いくらヴァンパイアとはいえ見た目が人間と大差ないのであれば、そんな姿を見てしまった日にはきっと心が抉られる思いだろう。

「可哀想って思った?」

「……ちょっとだけ」

静かにレイくんの手が伸びてきて、私の腕を掴む。
少しだけ彼の近くに引き寄せられ、曇った瞳でじっと見つめられる。

私の腕を掴む骨ばった大きな手に温もりはないはずなのに、熱を帯びているような気がするほど真剣な表情だった。

「ね、助けて? 絶対痛くしないから」

強い風が吹き抜け、それに運ばれてきた白い粒が彼の柔らかそうな細い黒髪を飾り、あまりの美しさに息を呑む。

時間を止める魔法でも使われたかのような、一瞬の出来事は永遠にも感じられた。

ここで私が首を縦に振れば後戻りはできないとわかっている、けれど──

ただ、血を分け与えるだけだ。
彼のことを助けてあげてもいいのではないか。

私の中の慈悲の神に背中を押され一歩前へ踏み出すと、揺れ動いていた感情の波はとうとう私を頭から飲み込み、ずるずると戻れない場所まで引きずり込んでいく。

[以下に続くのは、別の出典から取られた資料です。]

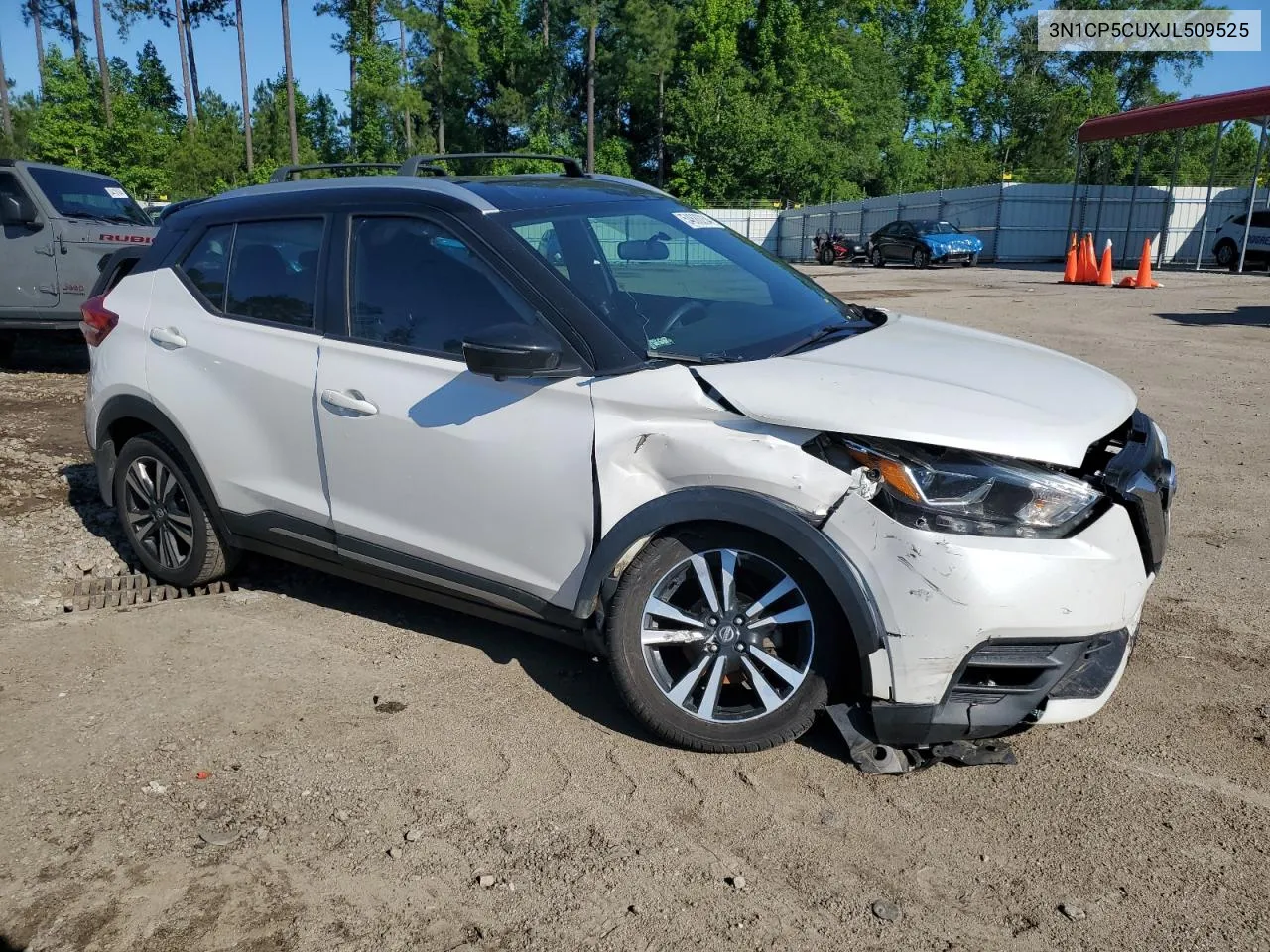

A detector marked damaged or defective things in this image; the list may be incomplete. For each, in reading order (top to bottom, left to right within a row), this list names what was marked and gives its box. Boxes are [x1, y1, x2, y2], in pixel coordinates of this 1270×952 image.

damaged white suv [79, 153, 1175, 754]
cracked headlight [833, 436, 1103, 536]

そして、気がつくと私は無意識のまま、空いているほうの手で彼の手を包んでいた。

「──どうしたらいい?」

今度は彼が息を呑む番だった。

「本当にいいの?」

「痛くないんですよね? それに、私が少し血をあげたら元気になるんでしょ?」

怯まないように堂々と言い切って彼の横に腰を下ろすと、伸びてきた左手がそっと私の右側頭部の髪に差し込まれ、梳くように撫でられた。

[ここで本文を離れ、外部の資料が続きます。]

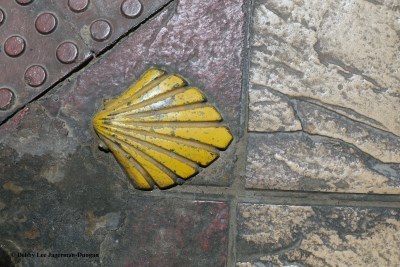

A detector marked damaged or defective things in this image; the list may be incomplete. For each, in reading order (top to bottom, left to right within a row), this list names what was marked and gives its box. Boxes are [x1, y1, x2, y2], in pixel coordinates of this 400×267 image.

rusty metal surface [0, 0, 172, 123]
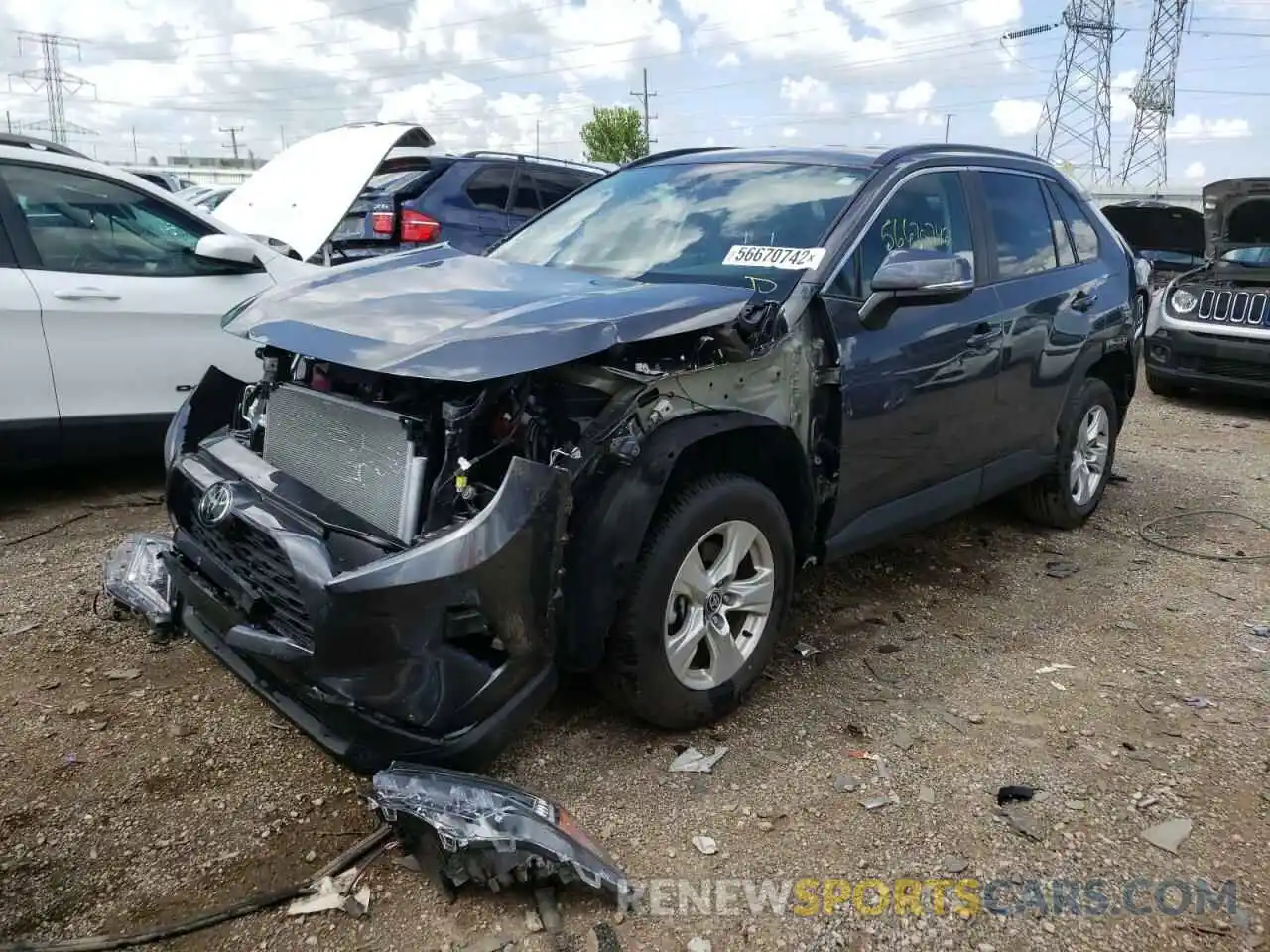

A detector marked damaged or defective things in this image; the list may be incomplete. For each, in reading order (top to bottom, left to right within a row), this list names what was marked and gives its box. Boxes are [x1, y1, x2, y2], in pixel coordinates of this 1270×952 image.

crumpled hood [1103, 201, 1199, 258]
crumpled hood [1199, 177, 1270, 254]
crumpled hood [223, 244, 758, 381]
detached headlight [1167, 288, 1199, 317]
broken bumper [1143, 327, 1270, 395]
damaged toyota rav4 [159, 143, 1143, 774]
broken bumper [163, 399, 564, 777]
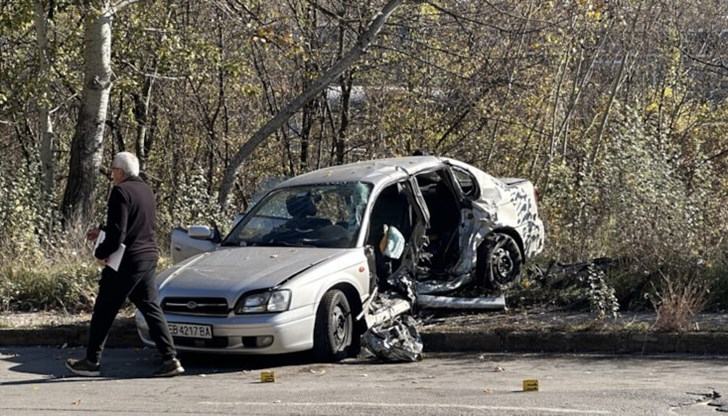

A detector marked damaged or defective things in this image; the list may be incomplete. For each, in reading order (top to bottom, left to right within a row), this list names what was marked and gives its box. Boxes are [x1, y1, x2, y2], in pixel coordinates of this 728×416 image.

damaged car hood [157, 245, 344, 294]
wrecked silver sedan [138, 155, 544, 360]
torn metal panel [418, 294, 504, 310]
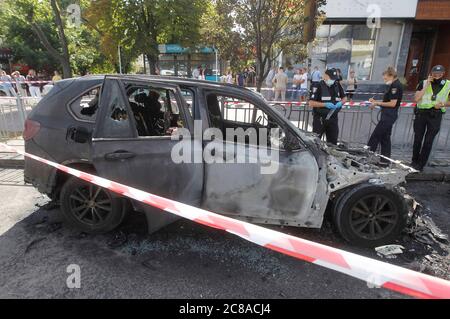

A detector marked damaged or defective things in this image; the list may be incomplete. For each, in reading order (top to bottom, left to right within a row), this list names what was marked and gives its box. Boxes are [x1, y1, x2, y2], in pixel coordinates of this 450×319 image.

burned wheel rim [69, 184, 114, 226]
rusted car door [91, 77, 202, 232]
burnt car interior [123, 84, 183, 138]
burned suv [22, 75, 414, 248]
burnt car body [22, 75, 414, 248]
burnt car interior [207, 91, 286, 149]
rusted car door [200, 89, 324, 229]
burned wheel rim [348, 194, 398, 241]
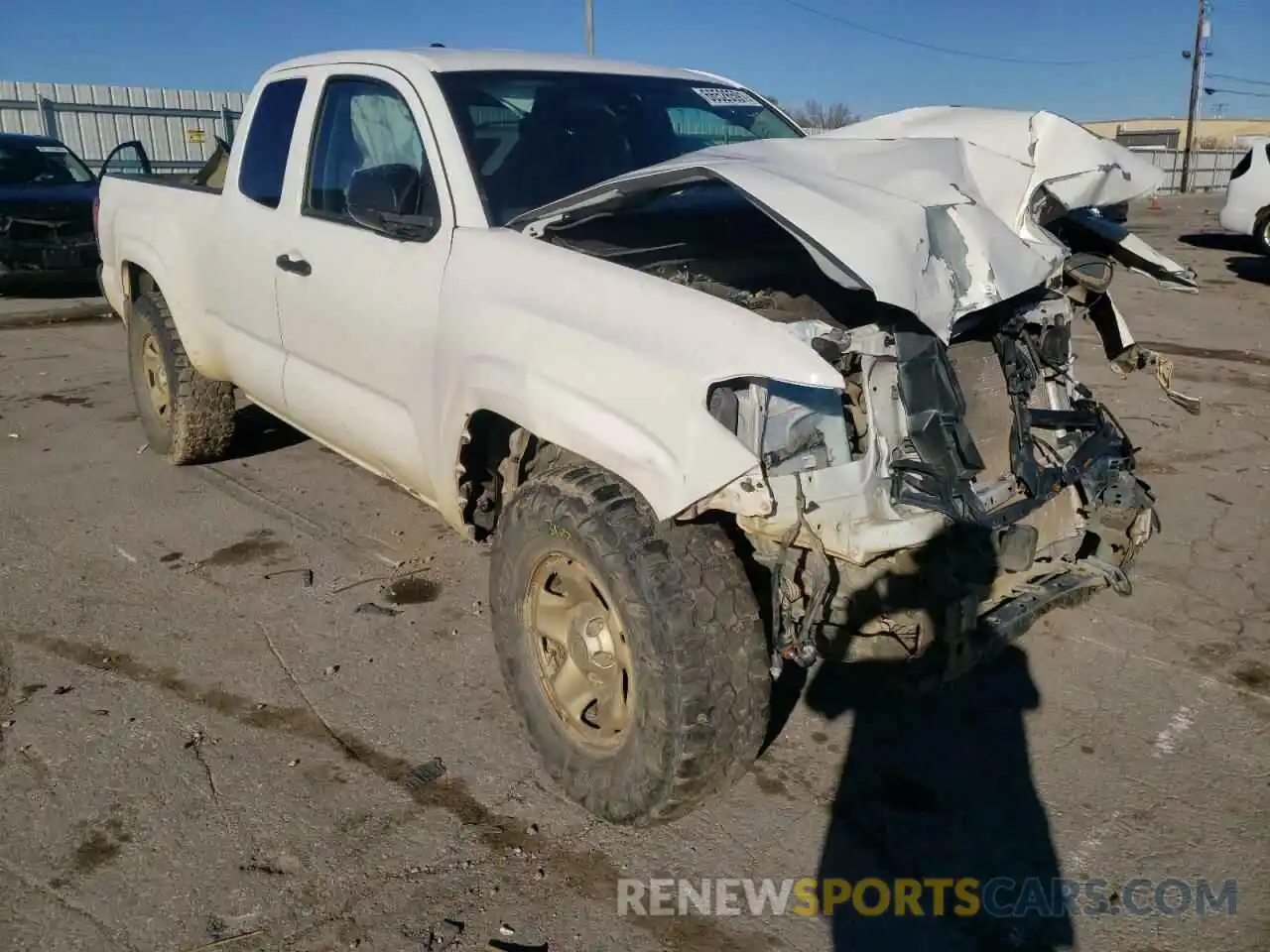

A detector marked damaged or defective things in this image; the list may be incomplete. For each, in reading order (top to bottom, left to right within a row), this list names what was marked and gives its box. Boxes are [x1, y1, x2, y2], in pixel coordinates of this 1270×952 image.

心地良さに思わず目をつむると、ゆっくりと後頭部に移動した手が私を引き寄せる。

電柱にぶつけた部分へ軽く口付けられたことに気づき、僅かな痛みと恥ずかしさから少しだけ身を引いた。

「力抜いて、こっちに身体預けて」

まるで恋人同士の戯れによく似た行為に顔が熱くなってくる。
しかし今から行われるのは吸血という未知の行為。

すぐに頭は冷静になり始め、緊張と恐怖から顔が強張り始めたのが自分でもわかった。

「もっとこっち」

言われるままに彼の肩口に顔を埋めると、羽織っていたコートの首元を崩された。